Cleveland è questi giorni una città in stato d’assedio. Migliaia di agenti la presidiano. I luoghi della Convention, la Quickens Loan Arena e il Convention Center, distano un paio di chilometri e sono collegati attraverso un percorso ermeticamente chiuso, dove sono state innalzate alte cancellate che impediscono di vedere fuori e di essere visti. Il percorso tra i due centri lo si fa con un servzio di shuttle.
Questo significa che la possibilità di contatto tra chi protesta e chi segue la Convention è ridotta al minimo. Calvin Williams, il capo della polizia di Cleveland, l’ha del resto detto molto chiaramente: “E’ diritto di chi protesta esprimere le proprie opinioni e permetteremo persino alla gente di marciare per le strade. Ma se diventerà una questione di sicurezza, dovremo fare quello che la polizia fa per garantire la sicurezza di tutti”. In altre parole, manifestare è ok, ma con limiti molto chiari.
Il momento non è del resto facile. I fatti di Dallas e Baton Rouge, la tensione che cresce sulle questioni razziali, le proteste che hanno spesso accompagnato i comizi di Trump sin dalle primarie (con i contestatori malmenati dai sostenitori di Trump) preoccupano. Di più, in Ohio è in vigore la open-carry law, la legge che permette di portare armi in pubblico: un dettaglio che contribuisce a rendere ancora più tesa la situazione per le strade.
Prima che cominciasse la Convention di Cleveland, alcuni hanno anche richiamato i fatti di Chicago del 1968. Allora, durante la Convention democratica, si scatenò la protesta e la polizia reagì con straordinaria violenza.
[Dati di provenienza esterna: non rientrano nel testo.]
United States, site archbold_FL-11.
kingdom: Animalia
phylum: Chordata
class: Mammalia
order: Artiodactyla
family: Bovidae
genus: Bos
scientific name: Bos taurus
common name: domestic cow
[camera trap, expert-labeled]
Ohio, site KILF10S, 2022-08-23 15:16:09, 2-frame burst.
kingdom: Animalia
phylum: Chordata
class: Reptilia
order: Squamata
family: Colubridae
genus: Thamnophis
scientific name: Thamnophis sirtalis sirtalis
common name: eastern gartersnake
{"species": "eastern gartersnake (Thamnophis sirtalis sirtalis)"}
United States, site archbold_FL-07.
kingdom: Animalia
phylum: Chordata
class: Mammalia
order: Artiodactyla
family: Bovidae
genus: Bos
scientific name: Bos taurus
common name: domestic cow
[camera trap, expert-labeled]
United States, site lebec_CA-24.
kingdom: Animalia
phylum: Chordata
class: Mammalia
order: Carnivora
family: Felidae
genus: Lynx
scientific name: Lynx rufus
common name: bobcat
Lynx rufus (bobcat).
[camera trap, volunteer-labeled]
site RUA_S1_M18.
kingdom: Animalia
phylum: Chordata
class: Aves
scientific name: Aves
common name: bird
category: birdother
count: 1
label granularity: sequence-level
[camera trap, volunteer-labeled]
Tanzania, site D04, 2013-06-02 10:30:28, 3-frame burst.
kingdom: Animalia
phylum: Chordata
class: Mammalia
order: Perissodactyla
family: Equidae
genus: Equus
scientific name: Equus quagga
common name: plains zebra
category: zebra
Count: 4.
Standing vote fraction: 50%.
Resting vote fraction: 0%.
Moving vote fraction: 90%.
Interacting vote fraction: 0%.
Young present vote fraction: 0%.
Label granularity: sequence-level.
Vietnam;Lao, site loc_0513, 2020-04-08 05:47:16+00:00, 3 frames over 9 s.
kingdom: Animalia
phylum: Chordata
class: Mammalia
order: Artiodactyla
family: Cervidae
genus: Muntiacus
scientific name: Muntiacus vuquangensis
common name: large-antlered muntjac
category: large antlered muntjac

I manifestanti urlavano The whole world is watching, The whole world is watching, l’intero mondo sta guardando, ma intanto la polizia li picchiava, li portava in prigione e usava gas lacrimogeni.
Cleveland 2016 non è stata Chicago 1968. Da allora del resto, proprio dai fatti di Chicago 2016, le Convention sono diventate eventi coreografati in modo accurato, con controlli di polizia molto severi. Quando la contestazione è esplosa, come alla Convention repubblicana di New York nel 2004, durante la guerra in Iraq, l’intervento di polizia è stato immediato, durissimo, illegale (i manifestanti picchiati e incarcerati allora hanno aperto una class action e l’hanno vinta).
Il problema dunque rimane – ed è visibile in questi giorni a Cleveland. La preoccupazione di disordini può portare, di fatto, a svuotare il diritto a manifestare il dissenso? E’ possibile creare, come è stato fatto a Cleveland, delle free speech zones che sono di fatto ghetti dove si confina il dissenso? Il diritto alla protesta non viene così soltanto formalmente assicurato? Nella forma, appunto, ma non nella sostanza.
Sono domande che non riguardano ovviamente soltanto i repubblicani e la Convention di Cleveland. La prossima settimana inizierà quella democratica, a Philadelphia, e il problema si riproporrà. La polizia ha assicurato che ai dimostranti – molti saranno i sostenitori di Bernie Sanders – verrà garantito lo spazio del FDR Park per le proteste. Il parco si trova però separato dal Wells Fargo Center, dove si svolge la Convention, da un’ampia strada alberata – e ovviamente blindata.
Cosa si riuscirà a indovinare delle proteste? Come riusciranno a far sentire la loro voce i dimostranti, ancora una volta chiusi in gabbie dedicate al free speech?